1 == 0:TypeDef[2000004], 1:MethodDefOrRef[06000005], 2:MethodDefOrRef[06000002]
2 == 0:TypeDef[2000005], 1:MethodDefOrRef[06000008], 2:MethodDefOrRef[06000001]

Then you can look in the typedef and methoddef tables, and you'll see that this decodes as:

in type A the method A::I2.Draw implements the method I2::Draw
in type B the method B::I1.Draw implements the method I1::Draw

The MethodImpl table is how the CLI represents the notion of "I need to stick something in this slot that is different than what the regular name matching rules would choose". Normally the name matching rules would choose a method called "Draw" to go in that slot, not "I1.Draw" or "I2.Draw".

You might also want to read section 22.27 of Partition II of the CLI spec.

Answer 3

From what I understand you're asking, given a subclass with some overridden methods, how to know which method will get called.

basically, there are 3 options I can think of:

1. If SubClass does not define a method on BaseClass, then BaseClass's method will get called
2. If SubClass OVERRIDES a method on BaseClass, then the SubClass's method will get called
3. If SubClass defines a NEW method which ALSO exists on BaseClass, then the method to get called will depend on the REFERENCE to the object (whether your variable is typed as BaseClass or SubClass)

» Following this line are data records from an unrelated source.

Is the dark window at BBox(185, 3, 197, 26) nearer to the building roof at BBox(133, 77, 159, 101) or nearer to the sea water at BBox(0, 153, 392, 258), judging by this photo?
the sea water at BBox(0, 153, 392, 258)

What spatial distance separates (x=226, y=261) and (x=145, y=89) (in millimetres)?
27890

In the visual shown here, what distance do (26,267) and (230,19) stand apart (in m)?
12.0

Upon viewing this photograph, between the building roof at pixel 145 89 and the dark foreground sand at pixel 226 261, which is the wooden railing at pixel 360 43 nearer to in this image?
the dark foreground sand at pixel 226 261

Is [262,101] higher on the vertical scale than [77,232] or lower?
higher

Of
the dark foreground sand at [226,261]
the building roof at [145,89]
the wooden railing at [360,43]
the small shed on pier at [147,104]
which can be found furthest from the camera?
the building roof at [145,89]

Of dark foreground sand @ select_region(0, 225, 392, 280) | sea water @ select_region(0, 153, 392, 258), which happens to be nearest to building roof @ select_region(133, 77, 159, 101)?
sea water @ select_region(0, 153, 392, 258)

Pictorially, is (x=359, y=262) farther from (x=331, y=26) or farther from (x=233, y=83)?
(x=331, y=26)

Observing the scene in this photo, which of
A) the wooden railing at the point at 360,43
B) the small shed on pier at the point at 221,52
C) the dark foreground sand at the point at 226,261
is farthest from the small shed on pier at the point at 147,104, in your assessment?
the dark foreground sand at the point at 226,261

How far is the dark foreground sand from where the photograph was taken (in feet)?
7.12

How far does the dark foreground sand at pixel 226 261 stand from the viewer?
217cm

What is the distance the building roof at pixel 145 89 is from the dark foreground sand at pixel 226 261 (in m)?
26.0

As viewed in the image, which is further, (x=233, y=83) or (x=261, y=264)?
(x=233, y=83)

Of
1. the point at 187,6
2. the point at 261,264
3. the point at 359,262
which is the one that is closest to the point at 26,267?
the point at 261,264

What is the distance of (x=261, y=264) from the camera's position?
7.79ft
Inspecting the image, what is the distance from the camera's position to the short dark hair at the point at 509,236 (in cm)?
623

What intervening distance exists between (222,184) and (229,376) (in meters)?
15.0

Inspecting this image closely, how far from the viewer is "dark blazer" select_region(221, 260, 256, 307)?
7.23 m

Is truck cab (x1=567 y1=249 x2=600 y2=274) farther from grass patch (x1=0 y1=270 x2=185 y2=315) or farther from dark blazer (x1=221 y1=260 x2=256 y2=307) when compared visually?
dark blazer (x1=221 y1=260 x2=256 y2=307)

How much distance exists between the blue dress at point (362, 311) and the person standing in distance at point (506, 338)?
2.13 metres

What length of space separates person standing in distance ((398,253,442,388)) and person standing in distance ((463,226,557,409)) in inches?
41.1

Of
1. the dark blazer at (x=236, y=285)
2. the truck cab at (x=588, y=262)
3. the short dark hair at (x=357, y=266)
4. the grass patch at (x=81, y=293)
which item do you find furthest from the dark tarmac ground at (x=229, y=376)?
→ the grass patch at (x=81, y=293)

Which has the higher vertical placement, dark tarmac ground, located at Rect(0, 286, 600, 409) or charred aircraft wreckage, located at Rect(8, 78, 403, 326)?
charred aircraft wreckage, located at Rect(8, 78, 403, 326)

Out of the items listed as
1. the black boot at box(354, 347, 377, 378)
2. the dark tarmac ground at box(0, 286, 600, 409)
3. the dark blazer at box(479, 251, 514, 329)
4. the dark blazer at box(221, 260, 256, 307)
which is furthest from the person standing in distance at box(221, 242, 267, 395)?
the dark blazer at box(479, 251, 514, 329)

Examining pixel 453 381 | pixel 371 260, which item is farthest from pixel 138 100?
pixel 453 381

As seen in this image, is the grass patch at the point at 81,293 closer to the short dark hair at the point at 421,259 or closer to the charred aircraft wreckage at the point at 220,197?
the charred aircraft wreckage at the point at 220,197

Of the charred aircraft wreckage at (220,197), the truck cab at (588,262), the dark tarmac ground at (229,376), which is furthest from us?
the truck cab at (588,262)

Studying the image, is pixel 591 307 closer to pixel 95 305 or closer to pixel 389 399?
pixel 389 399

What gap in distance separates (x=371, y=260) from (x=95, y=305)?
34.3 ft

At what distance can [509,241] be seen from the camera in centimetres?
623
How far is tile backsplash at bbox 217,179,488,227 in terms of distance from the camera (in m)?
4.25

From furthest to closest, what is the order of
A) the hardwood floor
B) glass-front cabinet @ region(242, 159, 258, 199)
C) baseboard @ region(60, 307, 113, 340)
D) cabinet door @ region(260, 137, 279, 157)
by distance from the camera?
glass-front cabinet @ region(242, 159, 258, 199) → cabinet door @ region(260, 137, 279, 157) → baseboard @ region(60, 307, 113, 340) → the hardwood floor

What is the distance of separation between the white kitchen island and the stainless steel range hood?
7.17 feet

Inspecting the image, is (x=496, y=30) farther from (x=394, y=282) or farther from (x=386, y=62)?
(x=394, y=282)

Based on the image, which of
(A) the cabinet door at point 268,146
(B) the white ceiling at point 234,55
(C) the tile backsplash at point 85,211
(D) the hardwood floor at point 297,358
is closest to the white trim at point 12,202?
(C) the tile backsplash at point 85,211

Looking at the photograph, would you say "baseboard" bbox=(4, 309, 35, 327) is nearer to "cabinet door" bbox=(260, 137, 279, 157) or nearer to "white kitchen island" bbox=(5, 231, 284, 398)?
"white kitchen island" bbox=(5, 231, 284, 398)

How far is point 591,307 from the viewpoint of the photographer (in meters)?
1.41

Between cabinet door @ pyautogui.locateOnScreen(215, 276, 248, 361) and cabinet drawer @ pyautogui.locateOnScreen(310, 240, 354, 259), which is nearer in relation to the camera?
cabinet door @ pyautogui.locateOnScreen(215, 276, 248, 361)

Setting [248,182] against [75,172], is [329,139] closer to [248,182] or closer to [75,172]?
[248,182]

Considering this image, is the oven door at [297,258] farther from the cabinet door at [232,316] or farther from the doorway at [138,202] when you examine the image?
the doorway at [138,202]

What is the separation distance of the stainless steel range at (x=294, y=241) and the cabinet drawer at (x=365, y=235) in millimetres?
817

I hope I understood your question

edit: a quick note about interfaces: If BaseClass implements IInterface, then SubClass, which derives from BaseClass, already has the implementation of IInterface and does not need to re-implement it. E.g. if there's an IVehicle with an MPH property, and there's a BaseVehicle that implements that, since Car derives from BaseVehicle, Car already has an MPH property

Answer 4

In addition to other answers I am posting a correct answer:

            A a = new B();
            a.Draw(); //A::Draw

            I1 i1 = new A();
            i1.Draw(); //A::Draw

            I2 i2 = new B();
            i2.Draw();// B::Draw

            B b = (B) a;
            b.Draw();// B::Draw

Answer 5

"Method table"? No, it's just a contract that has to be satisfied. The contracts of I1 and I2 can be satisfied with the same Draw method, and will be, unless you separate one off with an implicit implementation, as is the case here. Without this, a single Draw method will be fine.

In all cases, the public Draw will be called except when the reference is cast to the interface type that is explicitly implemented.

Answer 6

Firstly the explanation of new and virtual

New

1. new is used to either new up an object i.e. create an instance of a class or make an object of the class.
2. new is also used to (override literally) new up the existing method in the base class.

e.g.

A a2= new B() (creates a new object using constructor of B, because b is of type A, therefore it works )
and a2.draw() will result in execution of A class draw because the type is A.

Virtual

1. This establishes that the method is virtual (i.e. not permanent or physical) and should be overridden, i.e. its definition should be provided int the underlying class.

override

1. Keyword used to denote that you would like to override this method etc.